About this exercise: Copy out each line of the data that holds the string "href".

Stored data:
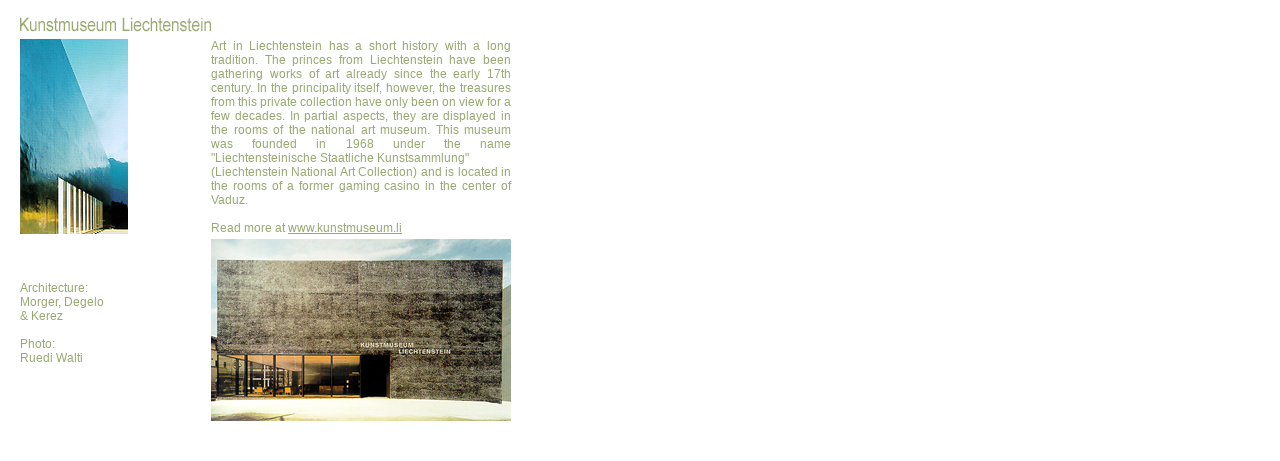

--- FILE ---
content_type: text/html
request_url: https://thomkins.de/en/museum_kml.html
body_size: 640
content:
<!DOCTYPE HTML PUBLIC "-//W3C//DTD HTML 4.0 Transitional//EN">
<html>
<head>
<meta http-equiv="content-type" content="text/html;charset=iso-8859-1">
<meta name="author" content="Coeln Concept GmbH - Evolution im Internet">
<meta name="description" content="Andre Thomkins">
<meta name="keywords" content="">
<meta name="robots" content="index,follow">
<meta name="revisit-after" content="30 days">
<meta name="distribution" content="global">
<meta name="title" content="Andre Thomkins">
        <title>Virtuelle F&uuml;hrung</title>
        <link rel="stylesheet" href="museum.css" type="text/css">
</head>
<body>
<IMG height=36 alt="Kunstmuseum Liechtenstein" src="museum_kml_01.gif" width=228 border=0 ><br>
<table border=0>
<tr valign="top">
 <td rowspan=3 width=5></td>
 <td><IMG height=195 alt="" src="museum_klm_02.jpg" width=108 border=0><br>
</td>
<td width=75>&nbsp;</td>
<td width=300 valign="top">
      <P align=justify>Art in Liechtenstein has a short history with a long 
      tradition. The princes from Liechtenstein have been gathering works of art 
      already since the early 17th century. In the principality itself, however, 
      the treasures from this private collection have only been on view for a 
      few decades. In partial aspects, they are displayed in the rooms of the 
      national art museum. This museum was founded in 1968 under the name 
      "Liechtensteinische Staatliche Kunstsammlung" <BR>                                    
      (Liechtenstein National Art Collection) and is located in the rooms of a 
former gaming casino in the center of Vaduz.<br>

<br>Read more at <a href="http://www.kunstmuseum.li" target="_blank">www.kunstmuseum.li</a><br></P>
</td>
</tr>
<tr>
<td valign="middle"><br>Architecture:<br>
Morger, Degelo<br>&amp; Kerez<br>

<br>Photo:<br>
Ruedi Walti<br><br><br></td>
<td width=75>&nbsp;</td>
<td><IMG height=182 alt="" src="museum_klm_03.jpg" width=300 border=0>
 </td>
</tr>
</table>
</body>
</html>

Response to this task:
        <link rel="stylesheet" href="museum.css" type="text/css">
<br>Read more at <a href="http://www.kunstmuseum.li" target="_blank">www.kunstmuseum.li</a><br></P>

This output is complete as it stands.